Q: What are some medications for people younger than 18 with Social Anxiety?
Paxil is a highly recommended medication to treat social anxiety and other problems- for people 18 years or older. For someone who is 16 with the problem, and possibly with depression, is Paxil still recommended? What are some other medications that will reduce or treat social anxiety without the harmful mental affects that alot of anti-depressants carry. Also, are these harmful mental affects like thoughts of suicide or murder common?
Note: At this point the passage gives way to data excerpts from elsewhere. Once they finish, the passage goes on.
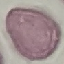

result = negative for malaria parasites
capture = smartphone through the microscope eyepiece
preparation = thin blood film
image type = cell patch, automatically extracted from a larger field of view and resized to 64 × 64 pixels
stain = Giemsa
State which parasite is depicted.
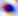
This is Toxoplasma gondii.

Summary:
  - Magnification: 400x
  - Modality: micrograph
Outline each blood parasite and name the species.
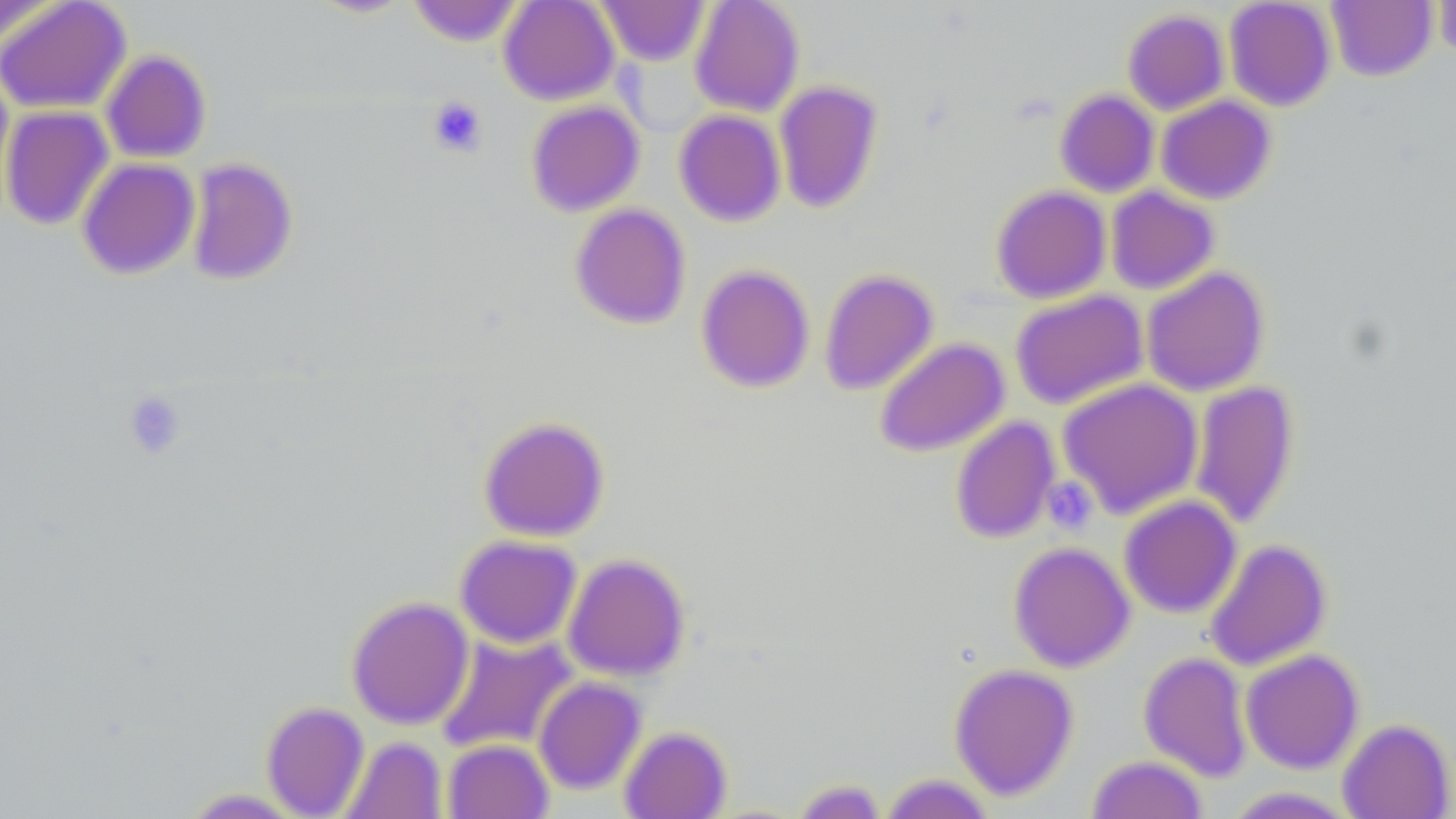
No blood parasites observed.

Approximate bounding boxes as [x1, y1, x2, y2] in pixels. Uninfected red blood cell locations: [0, 0, 131, 114], [307, 0, 414, 18], [498, 0, 619, 105], [689, 0, 805, 117], [1223, 0, 1336, 111], [0, 1, 64, 50], [408, 1, 525, 46], [596, 1, 709, 66], [1326, 1, 1437, 82], [1432, 1, 1456, 61], [1122, 9, 1229, 116], [100, 49, 211, 163], [614, 50, 713, 138], [0, 66, 15, 215], [773, 80, 884, 214], [1054, 89, 1160, 198], [1156, 96, 1276, 204], [525, 101, 645, 217], [0, 105, 114, 231], [673, 109, 786, 226], [185, 157, 298, 286], [77, 158, 200, 280], [991, 185, 1111, 303], [1105, 186, 1219, 294], [569, 203, 691, 330], [696, 264, 815, 393], [1141, 266, 1270, 397], [819, 268, 939, 396], [1010, 289, 1148, 410], [874, 337, 1009, 457], [1057, 377, 1204, 519], [1189, 380, 1300, 530], [478, 416, 609, 542], [949, 416, 1061, 543], [1118, 496, 1241, 619], [454, 535, 582, 648], [1204, 538, 1331, 672], [1008, 541, 1135, 672], [562, 553, 690, 681], [346, 596, 474, 730], [434, 632, 579, 755], [1240, 649, 1364, 773], [1139, 651, 1252, 781], [949, 664, 1079, 800], [533, 676, 647, 794], [261, 701, 369, 817], [1337, 718, 1454, 818], [619, 726, 731, 819], [338, 736, 447, 819], [442, 739, 554, 819], [1086, 755, 1208, 818], [878, 774, 996, 818], [793, 779, 886, 818], [1221, 787, 1360, 818], [177, 788, 309, 818]. Platelet locations: [427, 96, 487, 157], [122, 390, 187, 459], [1042, 476, 1098, 535]. Slide-level diagnosis: negative for blood parasites. Captured at 1000x magnification. Thin blood smear. May-Grünwald-Giemsa stain. Image is 1456×819 pixels. Light microscopy. One field of a larger specimen.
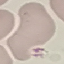
malaria status = uninfected
capture = smartphone camera at the microscope eyepiece
image type = cell patch, automatically extracted from a larger field of view and resized to 64 × 64 pixels
stain = Giemsa
preparation = thin blood smear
Assess this cell for malaria.
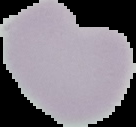
Uninfected.

image size = 136×127 pixels
preparation = thin blood smear
image type = segmented cell region with the area outside set to black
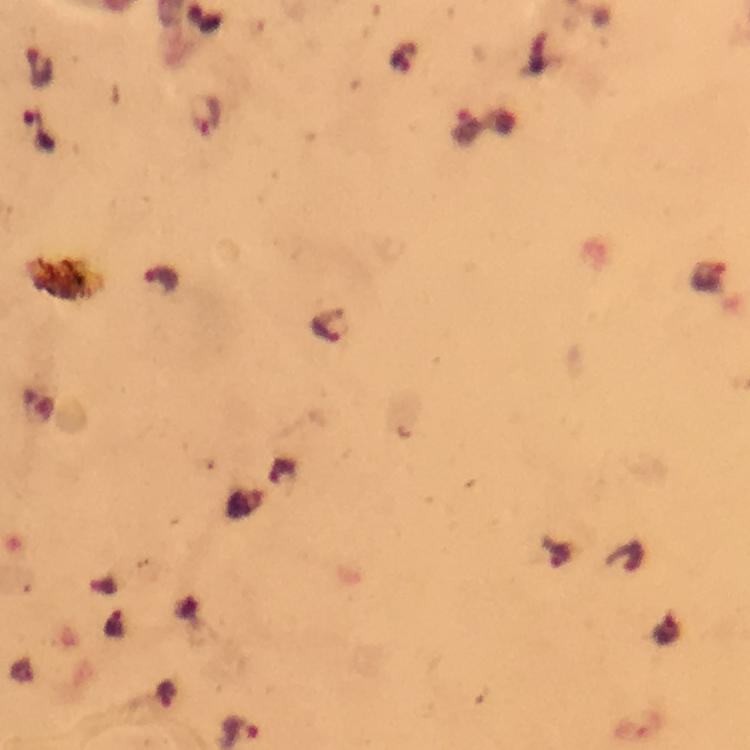
Approximate object centers, in pixels from the top-left corner. Plasmodium parasite locations: (x=39, y=67), (x=207, y=116), (x=467, y=127), (x=162, y=281), (x=330, y=325). Giemsa stain. Cropped region of a single field of view. Image is 750×750 pixels. Immersion oil applied. Smartphone photograph taken through a microscope. From a malaria diagnostic workup. Thick blood smear. 100x magnification.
Identify the cell.
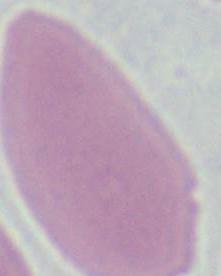

This is an erythrocyte.

{
  "modality": "photomicrograph",
  "magnification": "1000x"
}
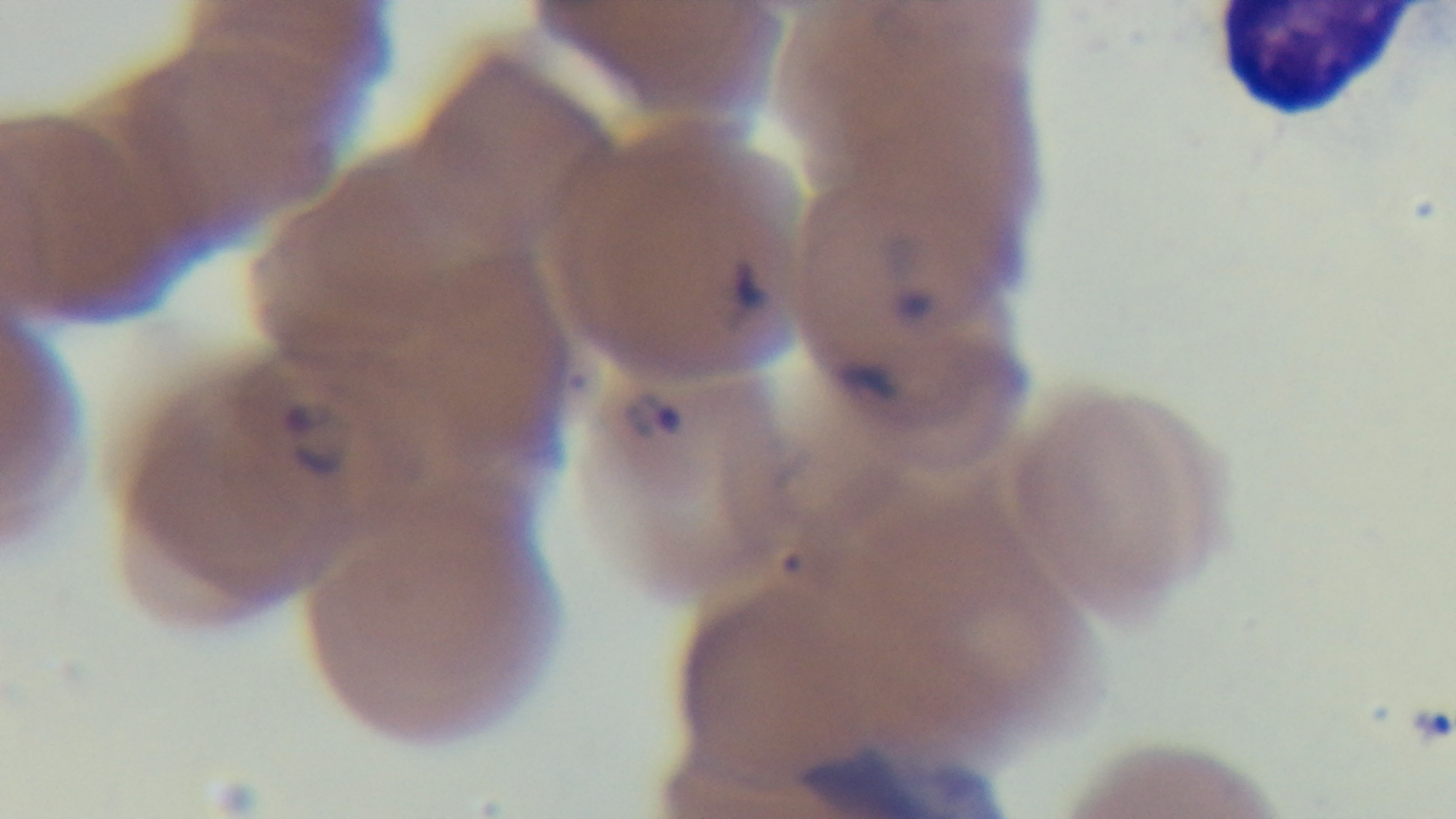

capture = mounted 4K digital camera
objective = 100x oil immersion
modality = light microscopy
stain = Giemsa
preparation = thin
field of view = single
malaria status = infected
Report the malaria status of this cell.
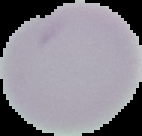

It is uninfected.

Image is 142×136 pixels. From a thin blood film. Segmented cell region on a black background.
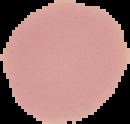

Summary:
  - Image type: segmented cell region with the area outside set to black
  - Preparation: thin blood film
  - Malaria status: uninfected
  - Image size: 130×124 pixels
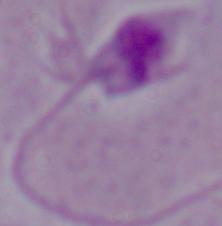

Photomicrograph. A Leishmania parasite is shown. 1000x magnification.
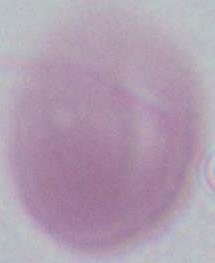

An erythrocyte is shown. 1000x magnification. Micrograph.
Name the parasite shown.
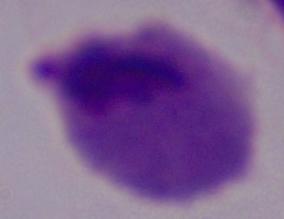

A trichomonad.

Photomicrograph. Captured at 1000x magnification.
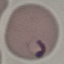

Summary:
  - Malaria status: parasitized
  - Capture: smartphone camera at the microscope eyepiece
  - Preparation: thin smear
  - Image type: automatically extracted cell patch, resized to 64 × 64 pixels
  - Stain: Giemsa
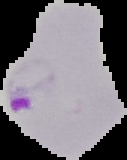

Result: Plasmodium parasites identified. Cell region segmented out of the field of view; the surrounding area is masked to black. From a thin blood smear. Image is 127×160 pixels.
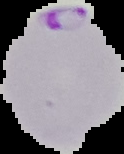

From a thin blood smear. Cell region segmented out of the field of view; the surrounding area is masked to black. Image is 124×154 pixels. Malaria status: parasitized.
Comment on the morphology of the erythrocytes.
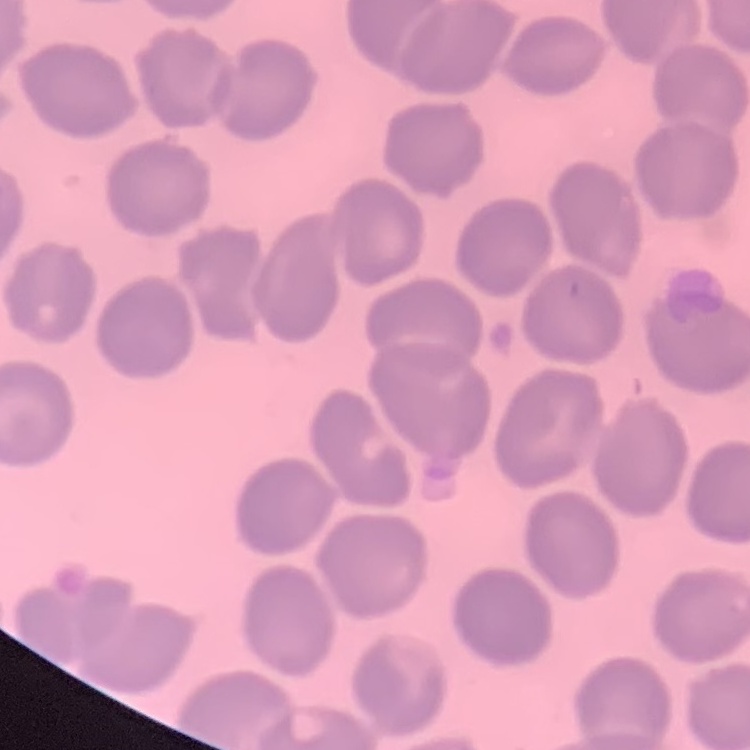

They show no rouleaux formation.

Stained with either Field's or Giemsa. Thin peripheral smear. Square crop of a larger photomicrograph.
A: Medications used to treat social anxiety in adults (Paxil, Zoloft, etc.) unfortunately carry an FDA BLACK BOX WARNING for use in children and adolescents. They say they do cause suicide and homicidal thoughts. Personally, the FDA is unlikely to issue this warning unless there is validity. Especially since anything involving drug companies profit becomes highly political. Be very careful taking advice from Yahoo answers regarding taking these drugs. Invest some time in researching it. It could be your life you are talking about.